## Task prompt
Render the material as a Markdown table with columns named No. and Text, starting at the line containing "In the photo, would" and ending at the end of the material. Give each nonblank line its own numbered row, and leave out the pictures.
◆ ◆ ◆
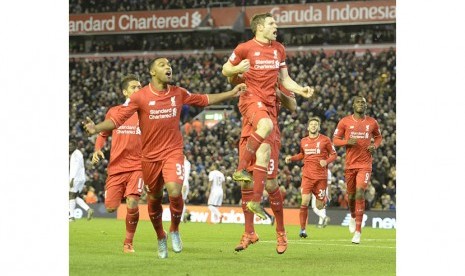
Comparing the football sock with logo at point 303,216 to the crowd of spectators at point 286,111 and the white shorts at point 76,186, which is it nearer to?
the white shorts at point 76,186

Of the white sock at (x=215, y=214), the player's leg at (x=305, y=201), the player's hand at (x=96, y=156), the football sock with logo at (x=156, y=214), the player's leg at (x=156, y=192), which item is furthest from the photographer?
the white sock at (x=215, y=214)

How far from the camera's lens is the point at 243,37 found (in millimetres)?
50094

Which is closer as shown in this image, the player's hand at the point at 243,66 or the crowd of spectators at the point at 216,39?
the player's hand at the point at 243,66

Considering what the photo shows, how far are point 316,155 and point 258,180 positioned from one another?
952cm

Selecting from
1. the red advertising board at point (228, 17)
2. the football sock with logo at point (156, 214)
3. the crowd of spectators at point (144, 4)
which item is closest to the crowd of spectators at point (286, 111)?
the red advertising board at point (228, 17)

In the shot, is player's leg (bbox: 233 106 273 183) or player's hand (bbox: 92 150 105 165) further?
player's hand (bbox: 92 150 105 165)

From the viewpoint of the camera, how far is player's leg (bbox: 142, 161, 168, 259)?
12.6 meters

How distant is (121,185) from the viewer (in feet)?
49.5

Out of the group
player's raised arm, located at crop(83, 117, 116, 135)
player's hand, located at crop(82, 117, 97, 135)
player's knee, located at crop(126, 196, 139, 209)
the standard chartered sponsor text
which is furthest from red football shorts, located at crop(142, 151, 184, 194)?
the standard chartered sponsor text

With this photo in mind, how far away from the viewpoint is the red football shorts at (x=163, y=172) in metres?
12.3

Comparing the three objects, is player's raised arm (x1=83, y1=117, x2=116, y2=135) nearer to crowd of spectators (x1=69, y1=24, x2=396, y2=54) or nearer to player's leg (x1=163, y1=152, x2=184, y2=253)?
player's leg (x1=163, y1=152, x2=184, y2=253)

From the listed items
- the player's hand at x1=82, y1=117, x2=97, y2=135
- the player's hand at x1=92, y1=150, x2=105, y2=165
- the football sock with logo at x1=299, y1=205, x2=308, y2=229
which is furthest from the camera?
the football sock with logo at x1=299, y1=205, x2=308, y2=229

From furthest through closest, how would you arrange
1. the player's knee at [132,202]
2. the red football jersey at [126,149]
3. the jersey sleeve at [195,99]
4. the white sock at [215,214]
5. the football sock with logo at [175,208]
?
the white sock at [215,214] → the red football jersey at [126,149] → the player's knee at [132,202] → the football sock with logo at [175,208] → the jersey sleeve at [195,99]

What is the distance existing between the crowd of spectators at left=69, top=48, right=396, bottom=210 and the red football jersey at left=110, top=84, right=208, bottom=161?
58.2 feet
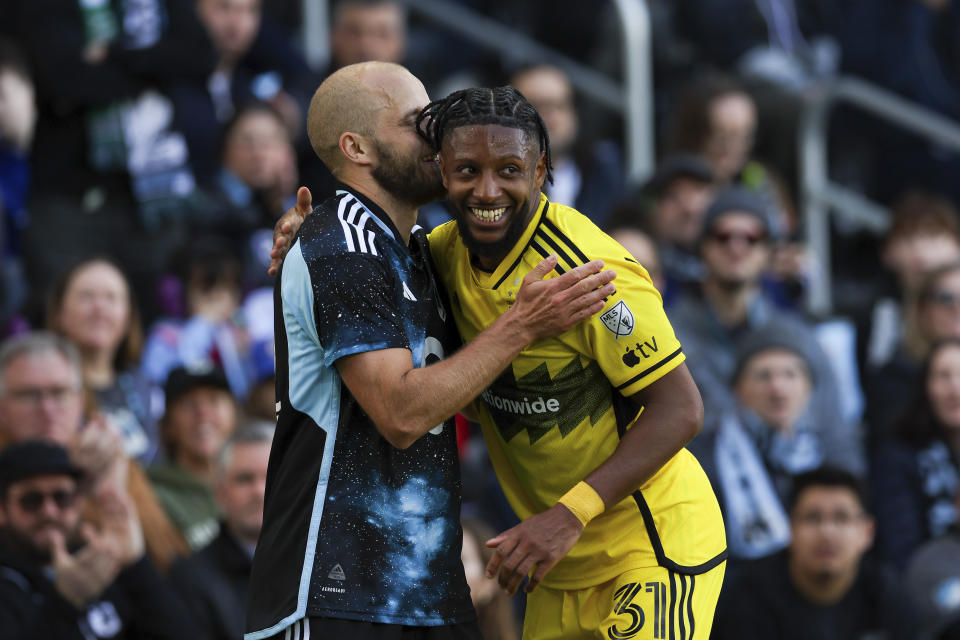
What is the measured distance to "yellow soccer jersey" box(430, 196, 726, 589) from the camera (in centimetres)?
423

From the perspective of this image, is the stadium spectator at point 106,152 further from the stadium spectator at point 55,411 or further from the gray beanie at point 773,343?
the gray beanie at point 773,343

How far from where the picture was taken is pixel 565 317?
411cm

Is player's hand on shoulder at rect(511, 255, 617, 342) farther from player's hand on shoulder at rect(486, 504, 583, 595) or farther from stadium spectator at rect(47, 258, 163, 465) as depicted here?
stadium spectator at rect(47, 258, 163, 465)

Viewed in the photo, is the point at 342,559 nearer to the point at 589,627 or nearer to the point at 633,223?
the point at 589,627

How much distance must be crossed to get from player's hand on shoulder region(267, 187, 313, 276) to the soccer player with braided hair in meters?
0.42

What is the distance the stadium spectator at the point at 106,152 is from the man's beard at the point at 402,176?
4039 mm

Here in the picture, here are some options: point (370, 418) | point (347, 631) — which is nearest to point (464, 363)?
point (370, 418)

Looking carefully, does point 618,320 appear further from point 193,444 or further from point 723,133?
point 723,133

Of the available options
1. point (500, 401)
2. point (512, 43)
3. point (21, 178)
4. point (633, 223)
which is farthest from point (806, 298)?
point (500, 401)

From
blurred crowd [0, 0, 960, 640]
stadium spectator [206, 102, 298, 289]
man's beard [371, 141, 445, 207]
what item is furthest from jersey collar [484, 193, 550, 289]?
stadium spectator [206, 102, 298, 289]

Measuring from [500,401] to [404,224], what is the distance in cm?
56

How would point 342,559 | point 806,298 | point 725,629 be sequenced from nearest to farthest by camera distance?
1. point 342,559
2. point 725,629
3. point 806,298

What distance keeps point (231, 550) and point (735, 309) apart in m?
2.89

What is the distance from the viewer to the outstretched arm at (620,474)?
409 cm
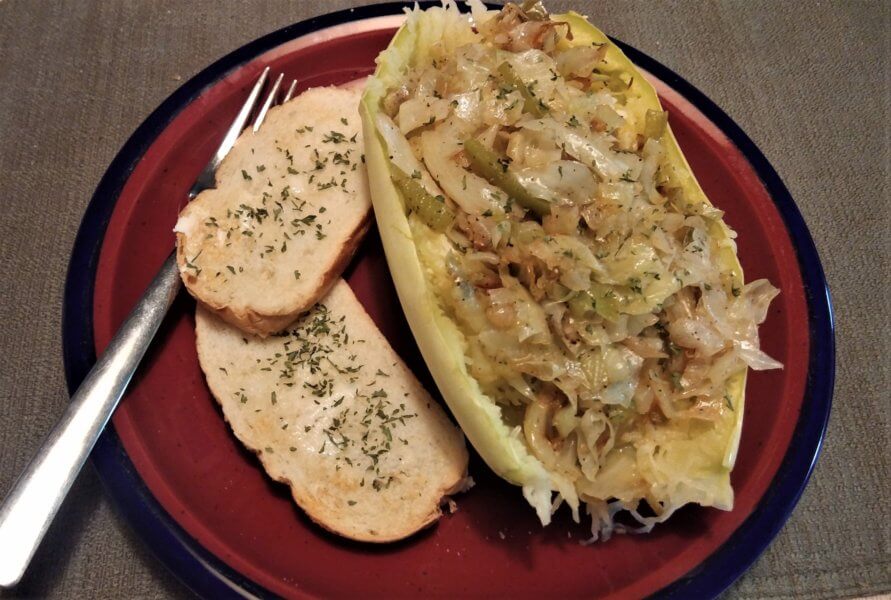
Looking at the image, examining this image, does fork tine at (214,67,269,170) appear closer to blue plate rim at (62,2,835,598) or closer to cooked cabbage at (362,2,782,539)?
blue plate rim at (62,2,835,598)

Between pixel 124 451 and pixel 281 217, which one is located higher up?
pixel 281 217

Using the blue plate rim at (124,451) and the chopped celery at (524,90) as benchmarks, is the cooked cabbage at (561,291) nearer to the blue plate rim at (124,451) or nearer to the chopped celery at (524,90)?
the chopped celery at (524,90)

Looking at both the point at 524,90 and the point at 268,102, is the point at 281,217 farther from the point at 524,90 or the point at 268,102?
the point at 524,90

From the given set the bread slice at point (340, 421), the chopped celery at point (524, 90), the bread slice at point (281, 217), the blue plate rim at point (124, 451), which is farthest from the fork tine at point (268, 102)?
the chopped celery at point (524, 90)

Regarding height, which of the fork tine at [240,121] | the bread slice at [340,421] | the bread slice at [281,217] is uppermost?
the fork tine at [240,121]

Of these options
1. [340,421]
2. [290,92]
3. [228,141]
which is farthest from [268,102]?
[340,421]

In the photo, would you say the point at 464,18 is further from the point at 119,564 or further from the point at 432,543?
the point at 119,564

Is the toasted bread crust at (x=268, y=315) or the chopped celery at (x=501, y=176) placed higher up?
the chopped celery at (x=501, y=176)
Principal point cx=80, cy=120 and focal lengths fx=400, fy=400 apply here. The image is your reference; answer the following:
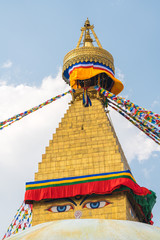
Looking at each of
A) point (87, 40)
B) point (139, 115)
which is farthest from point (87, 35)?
◆ ◆ ◆
## The solution
| No. | Text |
|---|---|
| 1 | In the photo, would you say the point at 464,18 is further from the point at 119,564 or further from the point at 432,543? |
| 2 | the point at 119,564 |
| 3 | Is the toasted bread crust at (x=268, y=315) or the chopped celery at (x=501, y=176) placed higher up? |
| 4 | the chopped celery at (x=501, y=176) |
| 5 | Principal point cx=80, cy=120 and focal lengths fx=400, fy=400 apply here. The image is your reference; answer the following: |
| 6 | Looking at each of |
| 7 | A) point (87, 40) |
| 8 | B) point (139, 115) |
| 9 | which is farthest from point (87, 35)? |